Intervention de Johnny Hajjar

Séance en hémicycle du mardi 5 décembre 2023 à 15h00
Pérennité des établissements de spectacles cinématographiques et accès au cinéma dans les outre-mer — Présentation

Photo issue du site de l'Assemblée nationale ou de WikipediaJohnny Hajjar, rapporteur de la commission des affaires culturelles et de l'éducation :

Maud Petit et moi présentons en effet cette proposition de loi aux enjeux à la fois économiques, sociaux et culturels pour les collectivités relevant de l'article 73 de la Constitution : elle vise, dans l'intérêt général, à préserver les établissements de spectacles cinématographiques. Il s'agit en particulier de préserver l'emploi dans ce secteur, de protéger les populations ultramarines qui sans cela subiraient une augmentation des tarifs, tout en garantissant la distribution d'une offre culturelle et l'accès pour tous à la culture par le cinéma dans les outre-mer.

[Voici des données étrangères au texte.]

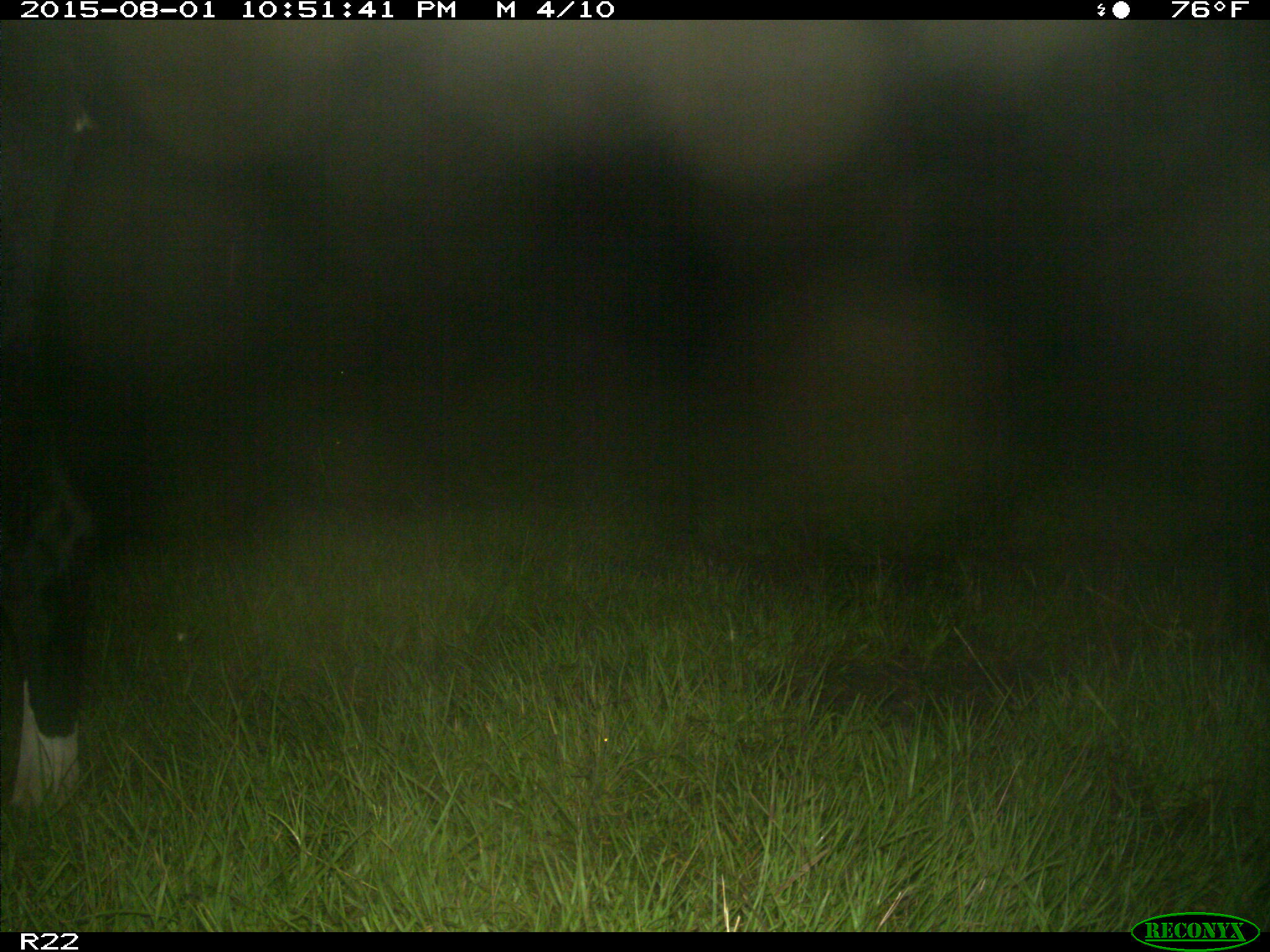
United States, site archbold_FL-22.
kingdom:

Art du spectacle, septième art, expression du génie humain, le cinéma constitue une composante indispensable du bien-être et de la qualité de vie, particulièrement outre-mer, où l'offre culturelle reste, hélas, historiquement et structurellement restreinte. Il joue un rôle essentiel en matière de développement personnel, d'enrichissement culturel ; c'est pourquoi une société démocratique et humaniste doit garantir sa diffusion et son accessibilité.

Or, dans les outre-mer, bénéficier d'un accès au cinéma et d'une offre cinématographique à un tarif supportable pour tous demeure un défi majeur ; en raison des singularités de nos territoires – l'insularité, l'exiguïté des marchés intérieurs, le contexte de vie chère exacerbée –, le marché socio-économique pour diffuser et développer la culture par le cinéma y demeure restreint.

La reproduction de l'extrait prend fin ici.